Hehe, you make these cones look so cute Chashio! Really nice little bookmark!  :Very Happy:

----------


## Straf

I love rabbits too, but probably for a different reason...

*covertly burps and hides bones*

I really love the cone & coney combination commanding the cornerstone of this composition  :Smile:  It's really quite delightful  :Smile:

----------


## Chashio

> Hehe, you make these cones look so cute Chashio!
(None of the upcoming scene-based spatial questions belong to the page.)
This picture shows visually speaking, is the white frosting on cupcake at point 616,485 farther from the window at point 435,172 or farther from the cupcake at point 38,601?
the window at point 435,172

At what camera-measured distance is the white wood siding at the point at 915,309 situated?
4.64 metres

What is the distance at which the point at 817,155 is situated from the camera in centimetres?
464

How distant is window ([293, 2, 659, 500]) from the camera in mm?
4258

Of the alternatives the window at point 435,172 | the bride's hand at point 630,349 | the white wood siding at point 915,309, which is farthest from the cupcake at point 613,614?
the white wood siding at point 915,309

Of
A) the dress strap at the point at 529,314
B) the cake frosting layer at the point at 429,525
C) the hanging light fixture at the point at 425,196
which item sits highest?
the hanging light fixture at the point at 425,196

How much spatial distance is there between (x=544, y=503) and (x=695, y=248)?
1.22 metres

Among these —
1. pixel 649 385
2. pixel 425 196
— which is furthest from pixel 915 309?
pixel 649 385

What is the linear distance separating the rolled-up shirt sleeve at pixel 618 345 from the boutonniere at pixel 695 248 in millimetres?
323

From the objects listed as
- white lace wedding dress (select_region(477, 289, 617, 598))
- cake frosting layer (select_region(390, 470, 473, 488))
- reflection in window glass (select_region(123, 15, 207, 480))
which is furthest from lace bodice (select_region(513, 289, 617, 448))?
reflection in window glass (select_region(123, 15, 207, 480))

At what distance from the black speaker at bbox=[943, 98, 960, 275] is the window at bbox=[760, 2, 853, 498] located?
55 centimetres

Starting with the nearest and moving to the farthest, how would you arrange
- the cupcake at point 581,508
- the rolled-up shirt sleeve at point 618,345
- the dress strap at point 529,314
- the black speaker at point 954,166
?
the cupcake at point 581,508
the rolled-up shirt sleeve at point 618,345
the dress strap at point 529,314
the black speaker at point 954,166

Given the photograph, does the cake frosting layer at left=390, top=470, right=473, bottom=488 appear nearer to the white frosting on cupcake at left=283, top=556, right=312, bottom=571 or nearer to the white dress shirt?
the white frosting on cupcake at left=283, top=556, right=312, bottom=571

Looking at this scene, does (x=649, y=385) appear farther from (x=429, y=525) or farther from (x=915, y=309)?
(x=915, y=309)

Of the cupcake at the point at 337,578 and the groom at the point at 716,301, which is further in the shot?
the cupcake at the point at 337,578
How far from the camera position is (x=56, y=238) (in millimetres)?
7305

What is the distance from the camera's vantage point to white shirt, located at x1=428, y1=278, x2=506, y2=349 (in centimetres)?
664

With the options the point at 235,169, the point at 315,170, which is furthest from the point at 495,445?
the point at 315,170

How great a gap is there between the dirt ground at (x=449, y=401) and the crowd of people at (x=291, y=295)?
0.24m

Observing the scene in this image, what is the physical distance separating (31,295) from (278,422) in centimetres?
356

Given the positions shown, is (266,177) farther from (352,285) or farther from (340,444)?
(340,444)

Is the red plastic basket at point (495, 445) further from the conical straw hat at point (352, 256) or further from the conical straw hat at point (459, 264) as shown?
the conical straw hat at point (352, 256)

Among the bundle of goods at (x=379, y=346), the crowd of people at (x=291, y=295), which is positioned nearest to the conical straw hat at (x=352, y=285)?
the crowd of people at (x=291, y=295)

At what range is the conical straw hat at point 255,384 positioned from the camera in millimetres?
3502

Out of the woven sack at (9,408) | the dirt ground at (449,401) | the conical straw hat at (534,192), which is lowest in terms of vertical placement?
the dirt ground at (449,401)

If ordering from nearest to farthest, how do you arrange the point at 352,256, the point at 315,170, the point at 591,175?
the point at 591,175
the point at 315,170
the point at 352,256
Really nice little bookmark!


Haha, thanks GLS  :Smile: 




> I love rabbits too, but probably for a different reason...
> 
> *covertly burps and hides bones*
> 
> I really love the cone & coney combination commanding the cornerstone of this composition  It's really quite delightful


Oh nooooooooos!  :Surprised:   :Razz: 

I'm glad you like it Straf!  :Very Happy:

----------


## Ilanthar

Cute and funny little rabbits  :Smile: ! I like a lot the idea of a constant "in progress" or "in construction" state, which is so true for a lot of our cartographic works  :Very Happy: .

----------


## Chashio

> Cute and funny little rabbits ! I like a lot the idea of a constant "in progress" or "in construction" state, which is so true for a lot of our cartographic works .


Glad you enjoy them  :Smile:  Hehe, yes  :Very Happy:  and mine are definitely in that group.  :Surprised:

----------